Questions about scenes in images:
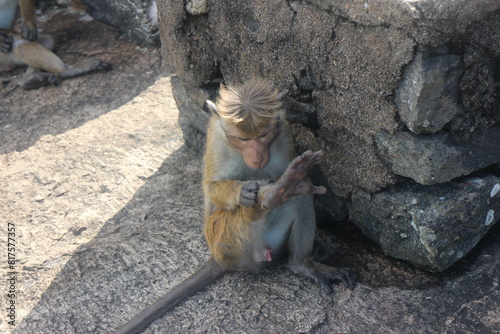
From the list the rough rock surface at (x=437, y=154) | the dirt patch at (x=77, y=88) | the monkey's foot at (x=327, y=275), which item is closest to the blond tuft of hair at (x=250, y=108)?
the rough rock surface at (x=437, y=154)

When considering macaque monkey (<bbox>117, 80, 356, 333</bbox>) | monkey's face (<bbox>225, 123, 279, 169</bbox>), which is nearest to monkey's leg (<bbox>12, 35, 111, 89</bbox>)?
macaque monkey (<bbox>117, 80, 356, 333</bbox>)

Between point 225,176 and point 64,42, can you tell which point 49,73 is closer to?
point 64,42

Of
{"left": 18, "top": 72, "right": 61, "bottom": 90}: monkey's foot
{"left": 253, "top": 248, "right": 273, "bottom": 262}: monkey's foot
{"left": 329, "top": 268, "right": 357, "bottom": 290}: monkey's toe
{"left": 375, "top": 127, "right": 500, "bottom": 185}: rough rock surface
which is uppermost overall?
{"left": 375, "top": 127, "right": 500, "bottom": 185}: rough rock surface

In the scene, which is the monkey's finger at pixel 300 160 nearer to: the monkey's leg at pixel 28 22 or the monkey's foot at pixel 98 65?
the monkey's foot at pixel 98 65

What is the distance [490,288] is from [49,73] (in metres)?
6.11

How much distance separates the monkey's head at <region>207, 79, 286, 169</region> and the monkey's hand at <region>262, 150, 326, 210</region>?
0.22 metres

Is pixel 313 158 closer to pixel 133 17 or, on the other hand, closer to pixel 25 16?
pixel 133 17

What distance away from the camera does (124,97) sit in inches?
262

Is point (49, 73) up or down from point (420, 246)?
down

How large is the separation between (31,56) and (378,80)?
5762 mm

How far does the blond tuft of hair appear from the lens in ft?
11.0

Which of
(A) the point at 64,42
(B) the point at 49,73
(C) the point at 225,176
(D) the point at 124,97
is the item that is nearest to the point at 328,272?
(C) the point at 225,176

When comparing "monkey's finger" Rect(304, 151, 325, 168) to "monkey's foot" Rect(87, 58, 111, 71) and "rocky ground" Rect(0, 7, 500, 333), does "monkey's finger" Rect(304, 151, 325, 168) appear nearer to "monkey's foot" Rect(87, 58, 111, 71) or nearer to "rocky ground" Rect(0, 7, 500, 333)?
"rocky ground" Rect(0, 7, 500, 333)

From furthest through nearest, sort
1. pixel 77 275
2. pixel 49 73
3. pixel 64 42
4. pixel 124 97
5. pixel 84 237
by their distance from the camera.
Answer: pixel 64 42, pixel 49 73, pixel 124 97, pixel 84 237, pixel 77 275
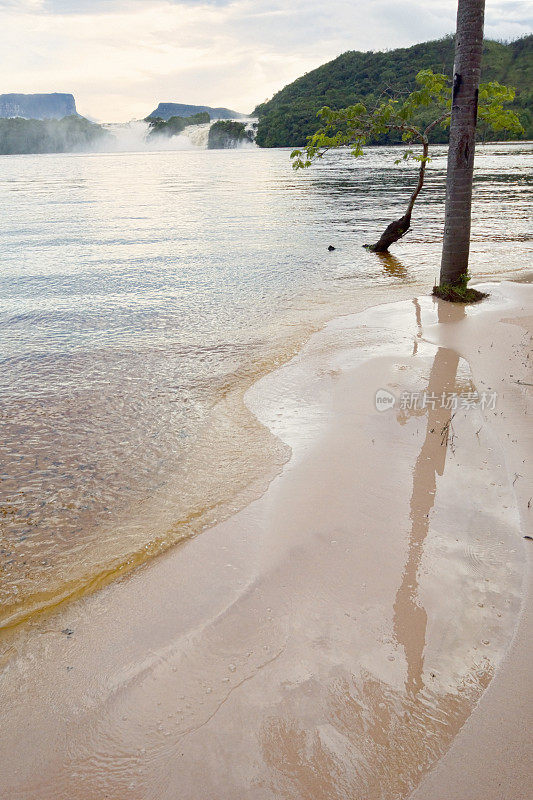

What is asked >> Rewrite the listing from the line with "How much distance" through the end of the listing, changing "monkey's finger" to "monkey's thumb" and keeping everything else the same. Leave the pictures out of your answer.

Solution for this exercise >>
How much distance separates the monkey's head at <region>207, 79, 286, 169</region> and the monkey's hand at <region>262, 150, 326, 210</region>?
0.22 metres

Is pixel 313 158 closer to pixel 133 17 or, on the other hand, closer to pixel 25 16?
pixel 133 17

What distance away from the camera does (124,97) sit in inches?
262

Is point (49, 73) up or down from point (420, 246)?
down

How large is the separation between (31,56) and (378,80)?
5762 mm

How far does the blond tuft of hair appear from the lens in ft?
11.0

Which of
(A) the point at 64,42
(B) the point at 49,73
(C) the point at 225,176
(D) the point at 124,97
is the item that is nearest to the point at 328,272?
(C) the point at 225,176

When comparing "monkey's thumb" Rect(304, 151, 325, 168) to "monkey's foot" Rect(87, 58, 111, 71) and "rocky ground" Rect(0, 7, 500, 333), does "monkey's thumb" Rect(304, 151, 325, 168) appear nearer to "monkey's foot" Rect(87, 58, 111, 71) or nearer to "rocky ground" Rect(0, 7, 500, 333)?
"rocky ground" Rect(0, 7, 500, 333)

From furthest through nearest, sort
1. pixel 77 275
2. pixel 49 73
3. pixel 64 42
4. pixel 124 97
5. pixel 84 237
by their distance from the camera.
Answer: pixel 64 42, pixel 49 73, pixel 124 97, pixel 84 237, pixel 77 275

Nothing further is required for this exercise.